▶ **Estratto del documento**:
Sospensioni e ammortizzatori
Sospensioni e ammortizzatori

Le sospensioni, in particolare, sono costituite da componenti elastiche che collegano il telaio (cioè la struttura principale) della macchina alle ruote: il loro scopo è quello di assorbire i colpi e le sollecitazioni provenienti dal terreno (per esempio quando si incontra una buca o un dosso), favorendo la stabilità del veicolo e quindi offrendo il massimo comfort possibile a chi si trova alla guida e ai passeggeri.

L’importanza del ruolo delle sospensioni è facile da capire se si pensa a cosa accadrebbe se l’intera massa della macchina fosse collegata direttamente alle ruote: in pratica, tutti i movimenti delle ruote sarebbero trasmessi al telaio, e quindi a chi si trova a bordo, con sobbalzi a dir poco pericolosi. Insomma, riuscire a controllare il mezzo sarebbe pressoché impossibile, senza scordare la scomodità di un viaggio di questo tipo.

Le sospensioni si chiamano così in quanto separano le masse sospese (cioè la carrozzeria, gli interni, il motore, eccetera) dalle masse non sospese (cioè le gomme, i cerchioni e i freni) del veicolo.

E’ possibile vedere degli esempi di sospensione, qui.

I tipi di sospensione

Si può distinguere tra diversi generi di sospensioni: quelle a barre di torsione, quelle a balestra, quelle a molle e quelle pneumatiche. Le più utilizzate sono le sospensioni a molle elicoidali, che si basano su molle a torsione che agiscono per compressione. Per evitare che le molle si flettano lateralmente (come accade quando proviamo a premere una molla con le mani), esse sono dotate di una guida.

Sospensioni a molla
Sospensioni a molla elicoeidale

Le molle, a loro volta, possono essere lineari, vale a dire a flessibilità costante, o progressive, vale a dire a flessibilità variabile. In questo secondo caso, la flessibilità cambia in funzione della sollecitazione che si ottiene da spirali di dimensioni differenti.

Gli ammortizzatori

Gli ammortizzatori, invece, sono componenti associati alle sospensioni: il loro compito è quello di rallentare e di attenuare proprio il movimento delle sospensioni, le quali – essendo strumenti elastici – dopo una sollecitazione tendono a tornare allo stato iniziale non in modo fluido, ma con una certa violenza.

▶ **Sezione dati**:
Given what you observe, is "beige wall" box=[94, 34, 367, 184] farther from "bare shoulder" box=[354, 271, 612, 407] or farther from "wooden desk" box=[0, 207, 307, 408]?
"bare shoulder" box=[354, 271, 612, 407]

▶ **Attività richieste**:
[A] Secondo il testo sulle sospensioni, quali parti del veicolo costituiscono le masse non sospese?
[B] Trascrivi dal testo sulle sospensioni il passo compreso tra "Le sospensioni, in" e "di questo tipo.", estremi inclusi.
I dati provengono da una fonte diversa.

▶ **Soluzioni complete**:
[A] Le gomme, i cerchioni e i freni.

[B]
Le sospensioni, in particolare, sono costituite da componenti elastiche che collegano il telaio (cioè la struttura principale) della macchina alle ruote: il loro scopo è quello di assorbire i colpi e le sollecitazioni provenienti dal terreno (per esempio quando si incontra una buca o un dosso), favorendo la stabilità del veicolo e quindi offrendo il massimo comfort possibile a chi si trova alla guida e ai passeggeri.

L’importanza del ruolo delle sospensioni è facile da capire se si pensa a cosa accadrebbe se l’intera massa della macchina fosse collegata direttamente alle ruote: in pratica, tutti i movimenti delle ruote sarebbero trasmessi al telaio, e quindi a chi si trova a bordo, con sobbalzi a dir poco pericolosi. Insomma, riuscire a controllare il mezzo sarebbe pressoché impossibile, senza scordare la scomodità di un viaggio di questo tipo.